These needs are not partisan or ideological and there is no reason, other than inertia, that state and local public education systems couldn’t be remade to meet them. During the pandemic, inertia was briefly suspended. Families and communities devised new ways to support student learning. Schools, freed from the normal constraints governing where and when teaching and learning happen, devised new ways to support students and collaborate with families.

Some ingredients of pandemic-era education, like increased technology adoption, will become permanent fixtures of public education. But the fate of others, like learning pods or the flexibility to shift in and out of online learning, could hinge on the decisions leaders make over the coming months.

CRPE’s 25th Anniversary essays show how many of these ingredients could fit together into a system that is public, responsive, and effective. The essays don’t, however, show how local education politics can be changed in ways that privilege problem-solving over the convenience of decision-makers and job incumbents. That will require a major realignment of the powers and duties of local school board members away from protection of a fixed institution and toward response to changes in kids’ needs and the availability of innovative ways to meet them.

How to change the incentives of education system leaders so they optimize responsiveness, not stability? An open question demanding attention.

For starters, elsewhere we have suggested changing local boards’ powers so they are responsible only for assessing the fit between the local schools and kids’ needs, and authorizing new schools to fill gaps. Boards would be all about managing the opportunities available to kids, and would not employ teachers or enter into collective bargaining agreements.

- ASSIGNED TASK 1 -
In the passage on school board reform, rewrite the part starting with "For starters, elsewhere we have" and going on through "collective bargaining agreements.", changing "teachers" to "staff".
- ASSIGNED TASK 2 -
Extend the passage on school board reform past its final sentence.

- DATASET CONTENT -
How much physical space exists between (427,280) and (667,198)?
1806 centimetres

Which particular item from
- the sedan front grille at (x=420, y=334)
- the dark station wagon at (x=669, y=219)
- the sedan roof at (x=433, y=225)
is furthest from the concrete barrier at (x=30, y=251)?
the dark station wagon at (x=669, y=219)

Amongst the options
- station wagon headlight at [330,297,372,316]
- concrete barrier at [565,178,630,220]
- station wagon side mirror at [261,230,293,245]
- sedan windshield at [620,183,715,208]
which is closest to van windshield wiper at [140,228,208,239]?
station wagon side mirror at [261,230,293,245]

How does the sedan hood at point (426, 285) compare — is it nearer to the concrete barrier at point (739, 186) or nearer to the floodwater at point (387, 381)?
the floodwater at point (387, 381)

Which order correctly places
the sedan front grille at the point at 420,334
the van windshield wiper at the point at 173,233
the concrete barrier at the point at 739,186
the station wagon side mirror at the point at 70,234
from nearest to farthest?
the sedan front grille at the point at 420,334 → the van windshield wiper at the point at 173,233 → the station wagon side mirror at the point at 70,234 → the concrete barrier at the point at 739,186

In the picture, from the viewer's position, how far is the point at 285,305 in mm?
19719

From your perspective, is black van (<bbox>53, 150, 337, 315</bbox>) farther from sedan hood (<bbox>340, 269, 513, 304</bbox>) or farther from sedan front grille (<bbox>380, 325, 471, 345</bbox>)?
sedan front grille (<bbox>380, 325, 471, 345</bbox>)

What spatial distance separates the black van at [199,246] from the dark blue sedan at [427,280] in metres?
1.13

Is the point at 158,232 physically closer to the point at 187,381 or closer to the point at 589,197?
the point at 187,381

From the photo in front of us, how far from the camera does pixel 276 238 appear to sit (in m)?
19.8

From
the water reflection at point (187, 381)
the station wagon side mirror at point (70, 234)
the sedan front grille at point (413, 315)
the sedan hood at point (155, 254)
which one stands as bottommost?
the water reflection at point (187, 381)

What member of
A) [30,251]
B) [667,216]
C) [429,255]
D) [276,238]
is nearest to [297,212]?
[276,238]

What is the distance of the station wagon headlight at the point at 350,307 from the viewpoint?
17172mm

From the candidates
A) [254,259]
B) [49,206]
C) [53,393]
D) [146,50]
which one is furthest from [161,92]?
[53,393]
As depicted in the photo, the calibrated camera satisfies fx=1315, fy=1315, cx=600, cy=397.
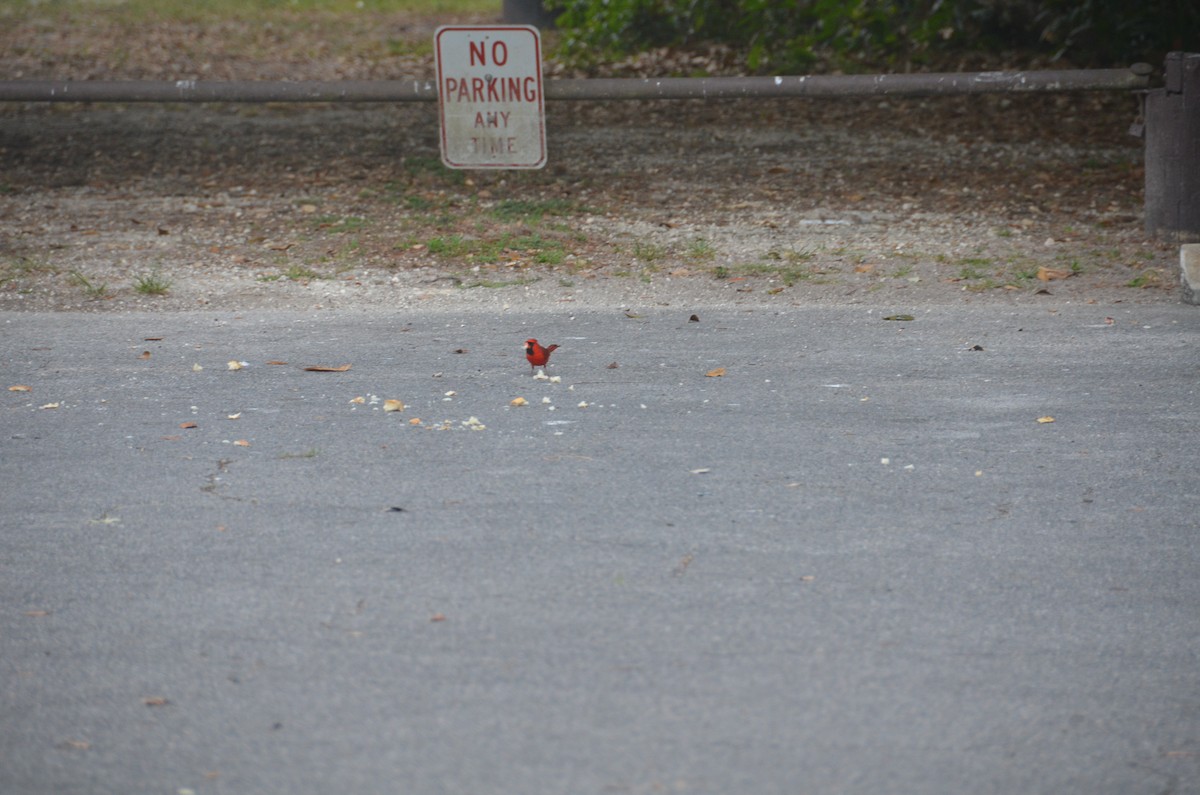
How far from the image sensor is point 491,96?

- RESPONSE AREA 1 -
For starters, elsewhere we have suggested changing local boards’ powers so they are responsible only for assessing the fit between the local schools and kids’ needs, and authorizing new schools to fill gaps. Boards would be all about managing the opportunities available to kids, and would not employ staff or enter into collective bargaining agreements.

- RESPONSE AREA 2 -
We also know that while the current institutions are failing to fulfill the goals of public education—preparing every student for citizenship and economic independence—the exact structure of new institutions capable of delivering that promise for future generations of students is still unknown. Figuring that out will require an ambitious research and development effort that identifies the most pressing needs facing America’s students and promising efforts to meet those needs, quickly and rigorously learns from those initiatives, and ensures those lessons inform future efforts.

In a turbulent world, America needs a public education system that is up on its toes, not dreaming of a simpler past. But that won’t just happen. Moreover, an “every family for itself” ethos, with no common strategy, gives the advantage to the status quo. Reformers, now either in rival or mutually oblivious camps, must pull together. Otherwise, our most hidebound state and local school systems will get away with it, again.